§ **SELECTION**
######

Potential fix for saving quantized models trained using fsdp

neuralmagic · Satrat · Mar 18, 2024 · Mar 15, 2024 · Mar 18, 2024 · cc05f07abb0d246a9f1ec2617310f43e8bb33950
commit cc05f07abb0d246a9f1ec2617310f43e8bb33950
diff --git a/src/sparseml/transformers/finetune/runner.py b/src/sparseml/transformers/finetune/runner.py
@@ -40,7 +40,11 @@
 )
 from sparseml.transformers.finetune.model_args import ModelArguments
 from sparseml.transformers.finetune.training_args import TrainingArguments
-from sparseml.utils.fsdp.helpers import is_fsdp_model, unwrap_and_export_model
+from sparseml.utils.fsdp.helpers import (
+    find_and_move_state_dicts_to_cpu,
+    is_fsdp_model,
+    unwrap_and_export_model,
+)
 
 
 _LOGGER: logging.Logger = logging.getLogger(__name__)
@@ -175,6 +179,15 @@ def one_shot(self, stage: Optional[str] = None):
                     output_dir=self._output_dir,
                     tokenizer=self.tokenizer,
                 )
+                # only allow the main process move the state
+                # dicts to cpu
+                if self.trainer.accelerator.is_main_process:
+                    # assuming quantization is the last step
+                    # we no longer need the original model
+                    # and can safely delete it to save memory
+                    del self.trainer.model
+                    find_and_move_state_dicts_to_cpu(self._output_dir)
+
         else:
             save_model_and_recipe(
                 model=self.trainer.model,

diff --git a/src/sparseml/utils/fsdp/helpers.py b/src/sparseml/utils/fsdp/helpers.py
@@ -12,7 +12,9 @@
 # See the License for the specific language governing permissions and
 # limitations under the License.

######

§ **DATA SECTION**

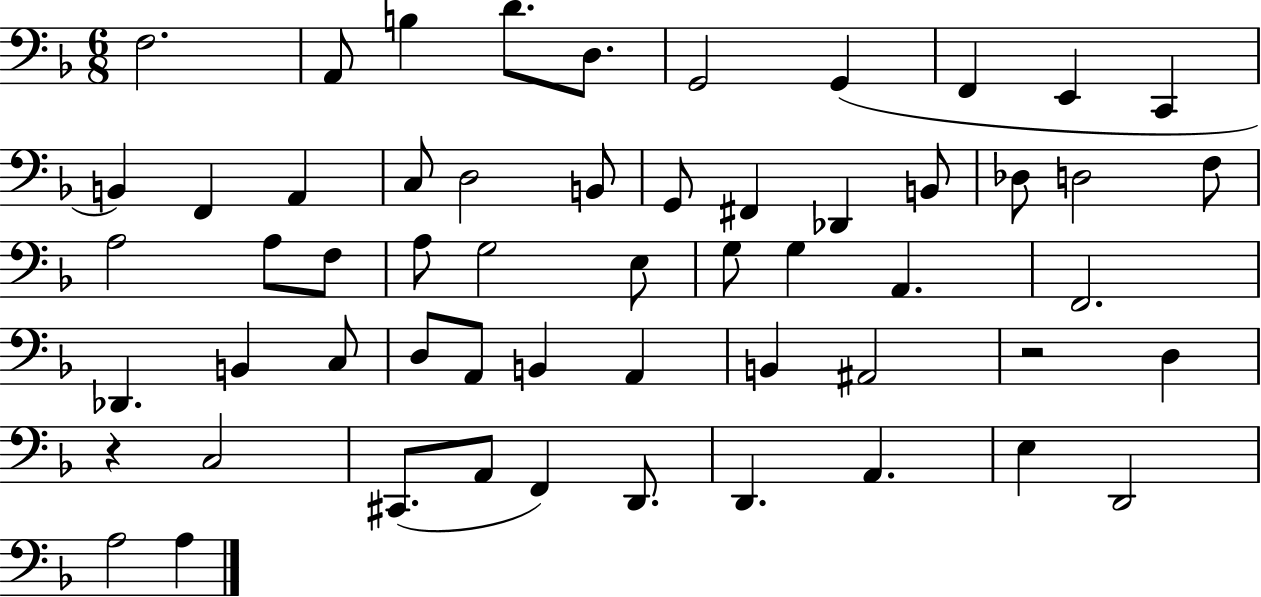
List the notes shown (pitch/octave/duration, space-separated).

F3/h. A2/e B3/q D4/e. D3/e. G2/h G2/q F2/q E2/q C2/q B2/q F2/q A2/q C3/e D3/h B2/e G2/e F#2/q Db2/q B2/e Db3/e D3/h F3/e A3/h A3/e F3/e A3/e G3/h E3/e G3/e G3/q A2/q. F2/h. Db2/q. B2/q C3/e D3/e A2/e B2/q A2/q B2/q A#2/h R/h D3/q R/q C3/h C#2/e. A2/e F2/q D2/e. D2/q. A2/q. E3/q D2/h A3/h A3/q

######

§ **DIRECTIVES**
**1)** According to the commit, which process is allowed to move the state dicts to the CPU?
**2)** Copy everything in the commit from "diff --git a/src/sparseml/utils/fsdp/helpers.py" down to "under the License.".

§ **TASK-BY-TASK RESULTS**
**1)** Only the main process.

**2)**
diff --git a/src/sparseml/utils/fsdp/helpers.py b/src/sparseml/utils/fsdp/helpers.py
@@ -12,7 +12,9 @@
 # See the License for the specific language governing permissions and
 # limitations under the License.